What to do:
a) From the TiVo auction thread, return the stretch from "# Series 2 with" through "the recycle bin." word for word.
b) In the TiVo auction thread, who at TiVo said the Series 2 unit has lifetime service?
c) Pick up the TiVo auction thread from its final post and keep it going.

Document passage:
▼▼▼

# Series 2 with lifetime on goodwill for $6.95 plus shipping



## replaytv (Feb 21, 2011)

http://www.shopgoodwill.com/auctions/TiVo-Series-2-Digital-Video-Recorder-15650600.html
I see that this TiVo has no current bids and I just checked with TiVo and Shawna said it has lifetime. Check the pictures out and call to TiVo to make sure it does have lifetime. If no one wants it I will bid on it and then resell it. I hate to see a lifetime service go to the recycle bin.

There is a HD TiVo on that site too, but Betsy says that is DOES NOT have lifetime.


----------



## replaytv (Feb 21, 2011)

I just checked and no one has bid on it yet.


----------



## replaytv (Feb 21, 2011)

Ya!!! someone outbid me so I don't have to buy it!


----------



## Dan203 (Apr 17, 2000)

What makes you think it has lifetime? Did you actually call Tivo and ask?


----------



## Coolgrnmen (Feb 26, 2014)

"Condition
Item Appears To Be In Good Condition. Item Has Not Been Further Testested	"

Let's hope it actually works for whoever won it...

▲▲▲

Given data:
▼▼▼

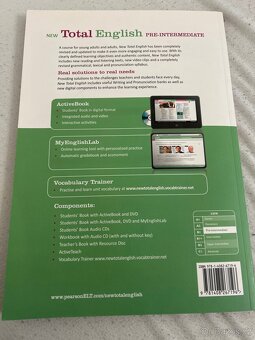 Total English - Pre - intermediate A2 - B1 - 2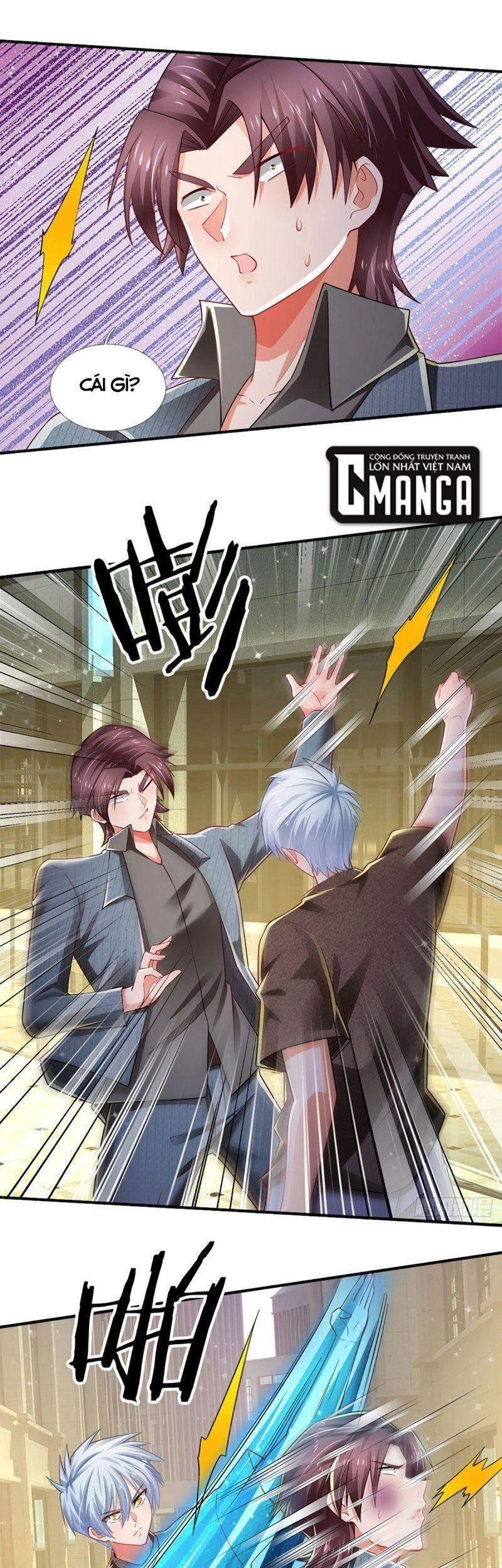 Luyện Thể Trăm Nghìn Tầng Chapter 69 - 24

▲▲▲

Expected responses:
a)
# Series 2 with lifetime on goodwill for $6.95 plus shipping



## replaytv (Feb 21, 2011)

http://www.shopgoodwill.com/auctions/TiVo-Series-2-Digital-Video-Recorder-15650600.html
I see that this TiVo has no current bids and I just checked with TiVo and Shawna said it has lifetime. Check the pictures out and call to TiVo to make sure it does have lifetime. If no one wants it I will bid on it and then resell it. I hate to see a lifetime service go to the recycle bin.

b) Shawna

c)
----------



## iceturkee (May 26, 2005)

Coolgrnmen said:


> "Condition
> Item Appears To Be In Good Condition. Item Has Not Been Further Testested	"
> 
> Let's hope it actually works for whoever won it...


i won it. and it cost me less than $25 even with shipping and handling. not a lot of money to waste if its junk.


----------



## replaytv (Feb 21, 2011)

Dan203 said:


> What makes you think it has lifetime? Did you actually call Tivo and ask?


What difference does it make to you? It is already sold.

And 'Yes' the phrase below does mean I did call Tivo and SHAWNA AT TIVO SAID IT HAS LIFETIME!!!!'

"I see that this TiVo has no current bids and I just checked with TiVo and Shawna said it has lifetime."



Coolgrnmen said:


> "Condition
> Item Appears To Be In Good Condition. Item Has Not Been Further Testested	"
> 
> Let's hope it actually works for whoever won it...


That model is fairly reliable.



iceturkee said:


> i won it. and it cost me less than $25 even with shipping and handling. not a lot of money to waste if its junk.


Glad to see that you got it. Hopefully it works OK. I only bid because I have a bunch of TiVos without lifetime that I can use as spare parts. I have had lots of that particular model and none of them have ever had a problem with the mother board, the part that make repair more difficult. ( I.E. by moving the crypto chip to another motherboard )


----------



## Dan203 (Apr 17, 2000)

replaytv said:


> What difference does it make to you? It is already sold.


I think you read attitude in my post when that wasn't my intention. It was just poorly worded.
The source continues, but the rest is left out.